Here is part 3 of a 4-part chapter excerpt from the book Java XML Programmers Reference by Mohammad Akif, Steven Brodhead, Andrei Cioroianu, James Hart, Eric Jung and Dave Writz; ISBN 1861005202; published July 2001, 750 pages.
Our series takes a look at Chapter 11: XML Tools for Information Appliances.
MinML
MinML, presumably standing for minimal XML, can be downloaded from http://www.wilson.co.uk/xml/minml.htm. It is the smallest parser reviewed in this book, and the fastest one mentioned in this chapter. It is also SAX 1.0 compliant, and consumes less memory than NanoXML.
However, it does not offer a pull parsing mechanism. Parsing is only available through the SAX 1.0 interface, which "pushes" events into your application code (see Push, Pull, and Object Model Parsing.)
After telling the parser to begin, the MinML calls back (or pushes) into your application code to notify you of parse events. This model forces your code to maintain state information within the callback class(es), and to evaluate that state at each event. This is less programmer-friendly than pull parsers like kXML and XPP, but it's hard to argue with MinML's raw speed. For benchmarks see
http://www.extreme.indiana.edu/~aslom/exxp/. Perhaps MinML wouldn't be as fast if we account for the state information which application code must maintain that is maintained for us automatically by pull parsers.

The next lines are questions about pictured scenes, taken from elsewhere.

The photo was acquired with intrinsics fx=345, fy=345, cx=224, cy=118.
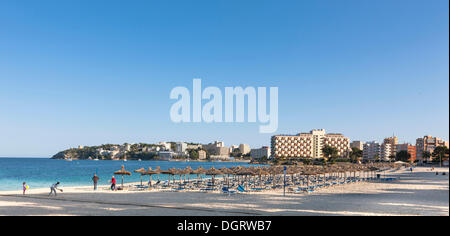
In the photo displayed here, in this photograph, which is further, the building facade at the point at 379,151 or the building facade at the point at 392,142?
the building facade at the point at 392,142

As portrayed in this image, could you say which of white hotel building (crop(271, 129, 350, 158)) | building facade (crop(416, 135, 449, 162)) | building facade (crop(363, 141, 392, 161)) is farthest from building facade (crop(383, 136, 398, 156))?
white hotel building (crop(271, 129, 350, 158))

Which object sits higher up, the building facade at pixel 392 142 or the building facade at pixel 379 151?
the building facade at pixel 392 142

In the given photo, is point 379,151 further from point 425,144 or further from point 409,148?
point 425,144

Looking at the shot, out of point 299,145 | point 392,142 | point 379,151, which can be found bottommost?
point 379,151

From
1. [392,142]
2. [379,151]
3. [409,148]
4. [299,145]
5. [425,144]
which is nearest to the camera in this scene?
[299,145]

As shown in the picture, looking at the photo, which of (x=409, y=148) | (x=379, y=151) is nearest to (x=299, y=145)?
(x=379, y=151)

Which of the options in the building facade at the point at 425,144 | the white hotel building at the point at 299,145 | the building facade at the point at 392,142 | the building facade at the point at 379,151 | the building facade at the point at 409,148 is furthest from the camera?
the building facade at the point at 392,142

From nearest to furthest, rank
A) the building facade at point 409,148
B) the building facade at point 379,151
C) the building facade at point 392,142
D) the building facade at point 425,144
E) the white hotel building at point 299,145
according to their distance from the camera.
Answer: the white hotel building at point 299,145
the building facade at point 425,144
the building facade at point 409,148
the building facade at point 379,151
the building facade at point 392,142

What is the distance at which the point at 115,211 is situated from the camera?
46.3ft

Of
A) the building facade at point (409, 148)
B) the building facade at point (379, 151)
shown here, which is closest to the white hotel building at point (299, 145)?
the building facade at point (379, 151)

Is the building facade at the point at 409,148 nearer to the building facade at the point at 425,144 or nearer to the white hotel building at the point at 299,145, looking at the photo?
the building facade at the point at 425,144

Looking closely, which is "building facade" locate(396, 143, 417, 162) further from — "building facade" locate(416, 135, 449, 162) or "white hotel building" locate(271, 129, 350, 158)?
"white hotel building" locate(271, 129, 350, 158)

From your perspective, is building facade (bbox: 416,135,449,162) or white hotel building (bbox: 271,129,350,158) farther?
building facade (bbox: 416,135,449,162)
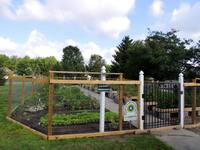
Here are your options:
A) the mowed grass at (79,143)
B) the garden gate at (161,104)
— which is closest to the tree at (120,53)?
the garden gate at (161,104)

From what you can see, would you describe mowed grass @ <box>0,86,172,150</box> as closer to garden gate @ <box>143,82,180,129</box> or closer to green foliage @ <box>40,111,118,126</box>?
green foliage @ <box>40,111,118,126</box>

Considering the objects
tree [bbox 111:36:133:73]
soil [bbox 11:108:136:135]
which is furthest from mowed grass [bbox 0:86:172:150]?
tree [bbox 111:36:133:73]

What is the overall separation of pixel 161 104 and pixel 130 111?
2.86 metres

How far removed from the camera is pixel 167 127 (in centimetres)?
943

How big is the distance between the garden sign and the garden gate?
1.40 feet

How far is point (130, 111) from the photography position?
8742 millimetres

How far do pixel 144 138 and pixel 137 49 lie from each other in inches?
1247

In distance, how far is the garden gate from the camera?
939 cm

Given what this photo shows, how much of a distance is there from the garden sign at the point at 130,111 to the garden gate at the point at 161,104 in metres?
0.43

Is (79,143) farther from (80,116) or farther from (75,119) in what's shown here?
(80,116)

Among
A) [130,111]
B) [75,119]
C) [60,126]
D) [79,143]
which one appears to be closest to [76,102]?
[75,119]

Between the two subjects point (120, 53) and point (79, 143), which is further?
point (120, 53)

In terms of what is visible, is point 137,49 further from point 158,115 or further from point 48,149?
point 48,149

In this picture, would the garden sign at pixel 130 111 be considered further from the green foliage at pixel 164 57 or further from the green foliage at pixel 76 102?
the green foliage at pixel 164 57
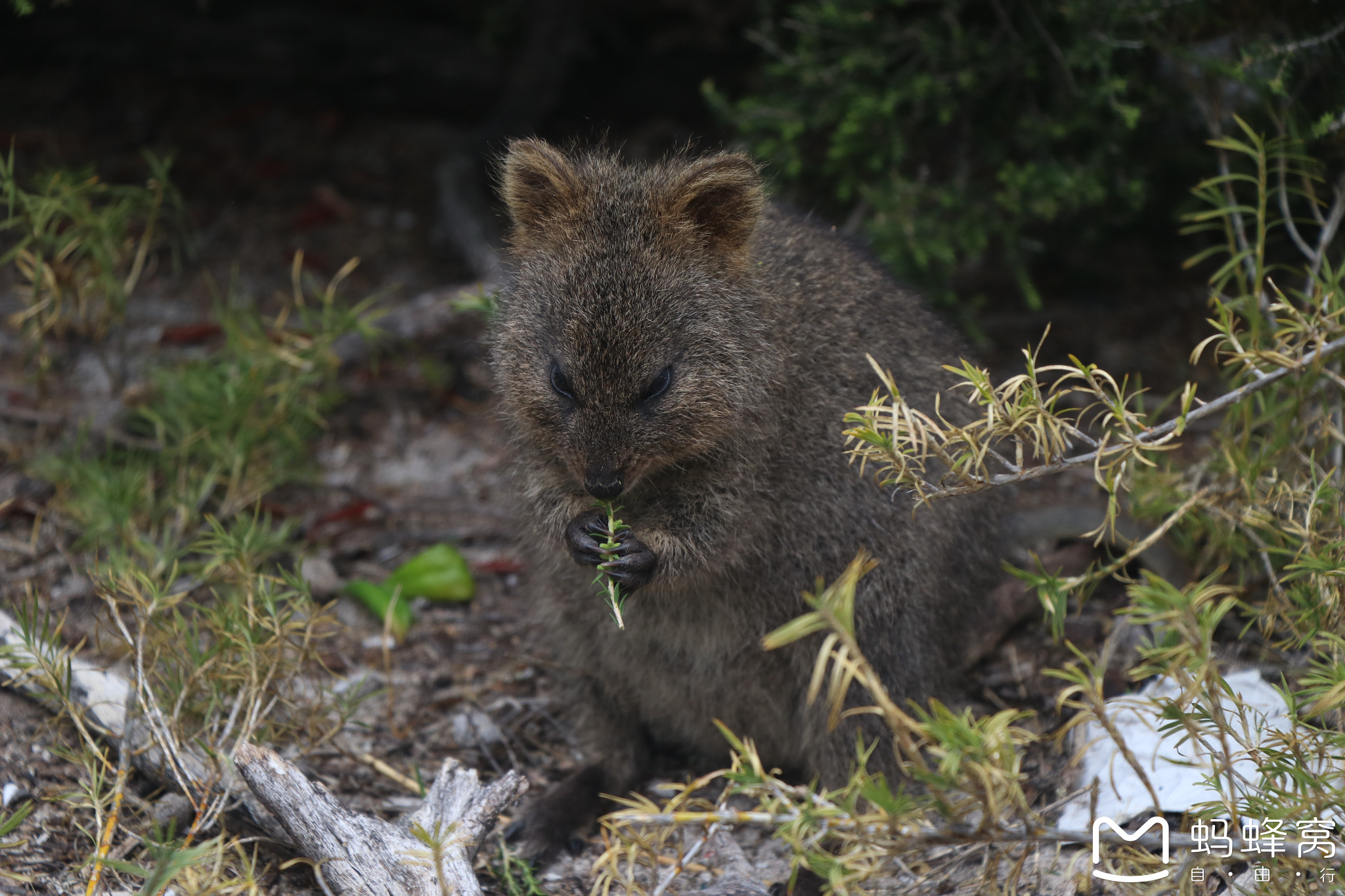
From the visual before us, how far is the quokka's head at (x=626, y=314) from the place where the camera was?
3.54 metres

What's Supported, What's Not Supported
|
Feature |
Supported |
Notes |
|
Document validation |
No |
DTDs are read but ignored |
|
Well-formed XML only |
Yes |
Throws org.xml.sax.SAXException if not well-formed |
|
Mixed content |
No |
Throws org.xml.sax.SAXException |
|
Entity expansion |
No |
Throws org.xml.sax.SAXException if predefined or general entities are used in an XML document. Parameter entities in the DTD are OK. |
|
SAX |
Yes, SAX 1.0 |
|
|
DOM |
No |
|
|
Comments |
Ignored |
|
|
Processing Instructions |
Ignored |
|
|
Namespaces |
Indirectly |
Prefixes aren't distinguished from local parts <prefix:name> becomes an atomic element or attribute |
|
Document Locator |
No |
Provides document line and column information |
|
JAR size |
|
15.3KB |
As stated above, SAX 1.0 is implemented in its bare-bones state. Locales aren't supported. Warnings and errors aren't supported; all errors and warnings are reported as fatalerrors. Public and system identifiers aren't supported.
Document locators, however, are supported. Document locators allow your application to locate the line and column number that triggered the SAX callback.

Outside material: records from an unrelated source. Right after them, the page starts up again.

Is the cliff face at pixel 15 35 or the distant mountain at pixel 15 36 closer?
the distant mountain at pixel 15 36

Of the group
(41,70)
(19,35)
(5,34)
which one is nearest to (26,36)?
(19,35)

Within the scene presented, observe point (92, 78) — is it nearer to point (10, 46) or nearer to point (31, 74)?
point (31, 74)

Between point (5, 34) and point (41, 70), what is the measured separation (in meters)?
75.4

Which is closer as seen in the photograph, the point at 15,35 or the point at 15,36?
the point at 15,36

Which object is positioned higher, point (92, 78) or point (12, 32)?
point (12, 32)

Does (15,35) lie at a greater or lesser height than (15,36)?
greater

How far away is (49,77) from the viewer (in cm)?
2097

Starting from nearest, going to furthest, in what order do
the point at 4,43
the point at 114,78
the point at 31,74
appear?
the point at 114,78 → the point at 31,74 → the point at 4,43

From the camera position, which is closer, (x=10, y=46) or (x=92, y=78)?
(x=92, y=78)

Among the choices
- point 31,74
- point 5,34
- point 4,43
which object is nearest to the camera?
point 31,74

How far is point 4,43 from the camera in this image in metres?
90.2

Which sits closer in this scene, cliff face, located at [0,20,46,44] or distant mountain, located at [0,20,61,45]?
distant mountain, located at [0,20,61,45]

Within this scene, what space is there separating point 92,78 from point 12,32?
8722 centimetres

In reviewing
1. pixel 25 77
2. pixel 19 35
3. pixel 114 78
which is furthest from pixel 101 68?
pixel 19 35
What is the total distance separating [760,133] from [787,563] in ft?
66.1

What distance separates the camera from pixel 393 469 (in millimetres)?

There is no support for entities, but parameter entities in a DTD are okay. Although this is a non-validating parser, DTDs are allowed (they are simply ignored). Processing instructions, although also ignored, don't throw exceptions like they do in NanoXML. Finally, ignorable whitespace is not reported to the application.
There is no pull-parsing mechanism, even as an add-on. This is a strict no-nonsense SAX 1.0 push parser, which will require you to track all state while documents are parsed.
Finally, and perhaps most significantly, there is no way to build a document. There is no interface that can build and output a document tree. If you require more than just parsing in your application, MinML won't be enough for you.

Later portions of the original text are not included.